The dog was anesthetized for exploration of the wound. An arterial
catheter was placed for direct blood pressure monitoring. A large abscess
(8 cm ×12 cm) was identified and drained, flushed, and debrided to
remove necrotic skin/subcutaneous tissues. The wound was left open
with a wet to dry bandage, which was changed 1–2 times per day as
needed. While under general anesthesia, the dog’s heart rate was 128
bpm, his respiratory rate 14 bpm and his esophageal temperature 37.8 °C.
His mucous membranes were still bright pink with a rapid CRT, and his
direct arterial blood pressure was 110/30 with a mean of 58 mmHg. A
videomicroscope was used to evaluate the microcirculatory parameters
using the vessels in the buccal mucosa. Interpretation was consistent with
a decrease in the number of capillaries (see picture below), a decrease in
perfusion indices, and a decrease in the microcirculatory flow index.
Presumably, cytokines such as NO were causing heterogenous
redistribution of blood flow with vasodilation of some capillary beds, but
vasoconstriction of others. This created the bright mucous membranes
with brisk CRT as well as the bounding pulses (due to a decrease in the
diastolic blood pressure while systolic pressure was borderline normal).
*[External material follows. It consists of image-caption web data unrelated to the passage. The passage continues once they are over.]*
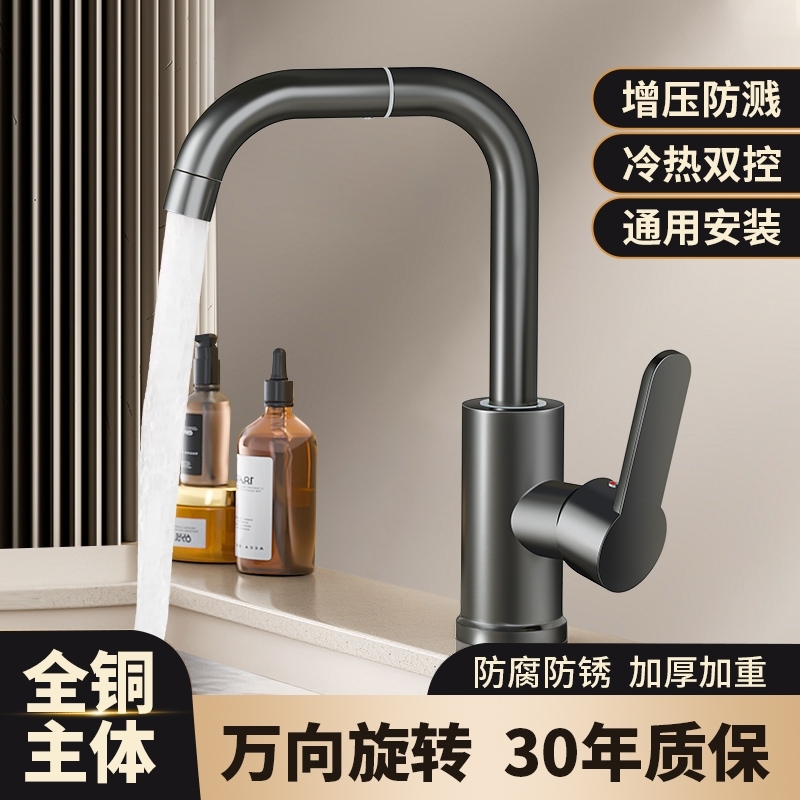 面盆水龙头家用洗脸冷热水二合一头卫生间洗手池洗漱万向浴室台盆|undefined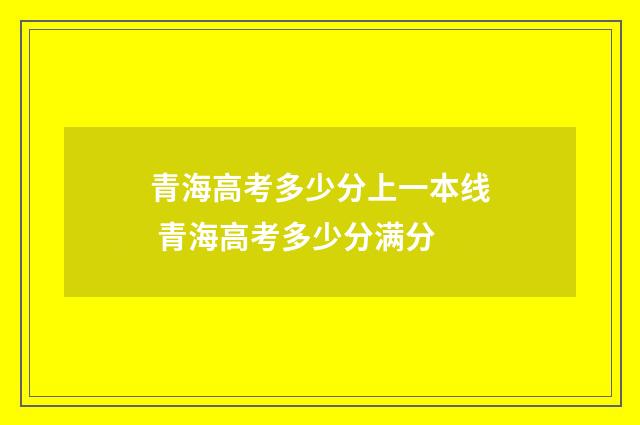青海高考多少分上一本线 青海高考多少分满分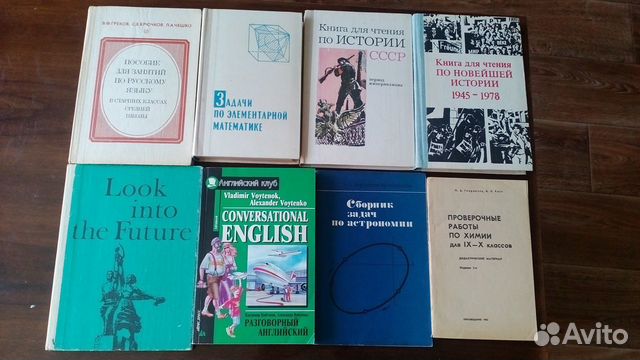 Книги для учащихся и поступающих в вузы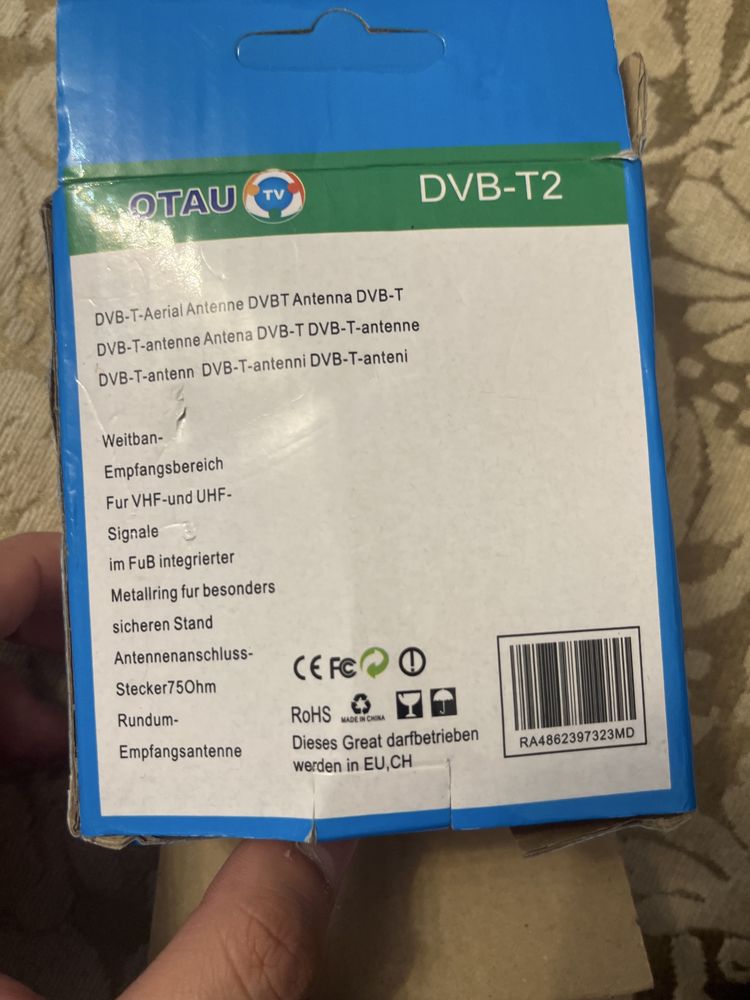 антена Антенна OTAU DVB-T2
Although there is no known treatment for microcirculatory
derangements, treatment of the underlying inflammatory stimulus and
restoration of adequate intravascular volume and albumin are necessary.
In this case, removal of the inflammatory stimulus included surgery,
debridement, and frequent bandage changes to continue gentle
debridement and encourage granulation tissue. Intravenous, broad-
spectrum, bactericidal antimicrobial therapy was continued pending
aerobic and anaerobic cultures and susceptibility results.
The wound was severely effusive with exudative secretions for 4 hours
following surgery and required bandage changes every 8–12 hours due to
strike-through of the bandage. The PCV/TP was 33/34 g/L on day 1
postoperatively. The albumin concentration at that time was 14 g/L and
the coagulation times were normal. Due to the increased fluid losses from
the wound, requirement for high rates of intravenous crystalloids to
maintain hydration and intravascular volume, and continued inappetence
of the dog, a continuous infusion of cryopoor plasma was initiated at 1.5
mL/kg/hour and continued for 36 hours. This fluid was chosen to
decrease the isotonic crystalloid rate to 1 mL/kg/hour while providing a
natural source of albumin to prevent a further decrease in the serum
albumin concentration and help maintain endothelial integrity.